[Record list]
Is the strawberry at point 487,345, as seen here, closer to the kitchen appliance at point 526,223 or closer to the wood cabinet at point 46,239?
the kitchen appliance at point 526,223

==

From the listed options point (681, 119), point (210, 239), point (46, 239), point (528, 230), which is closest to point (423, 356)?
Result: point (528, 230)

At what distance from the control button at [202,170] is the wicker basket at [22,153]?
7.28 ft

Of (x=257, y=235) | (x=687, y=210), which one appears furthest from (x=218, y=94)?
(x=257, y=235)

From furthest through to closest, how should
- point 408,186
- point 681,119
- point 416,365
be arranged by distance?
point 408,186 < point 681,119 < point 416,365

==

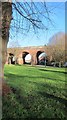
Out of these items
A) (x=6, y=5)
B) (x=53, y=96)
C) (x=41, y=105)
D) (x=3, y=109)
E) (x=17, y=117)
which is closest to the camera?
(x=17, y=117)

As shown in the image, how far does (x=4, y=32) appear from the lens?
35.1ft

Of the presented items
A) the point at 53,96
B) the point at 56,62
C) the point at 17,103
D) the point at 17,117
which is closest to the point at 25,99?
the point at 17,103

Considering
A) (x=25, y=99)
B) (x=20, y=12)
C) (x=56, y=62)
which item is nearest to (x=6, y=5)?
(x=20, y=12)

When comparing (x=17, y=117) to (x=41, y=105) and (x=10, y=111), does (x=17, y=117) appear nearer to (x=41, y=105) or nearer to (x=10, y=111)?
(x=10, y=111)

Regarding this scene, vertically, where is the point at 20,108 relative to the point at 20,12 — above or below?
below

[Given task] Can you retype, character for character, every line between the one holding "From furthest through to closest, how should" and the one holding "point 408,186 < point 681,119 < point 416,365", inclusive, and nothing else from the items?

[Output below]
From furthest through to closest, how should
- point 408,186
- point 681,119
- point 416,365
be arranged by distance?
point 408,186 < point 681,119 < point 416,365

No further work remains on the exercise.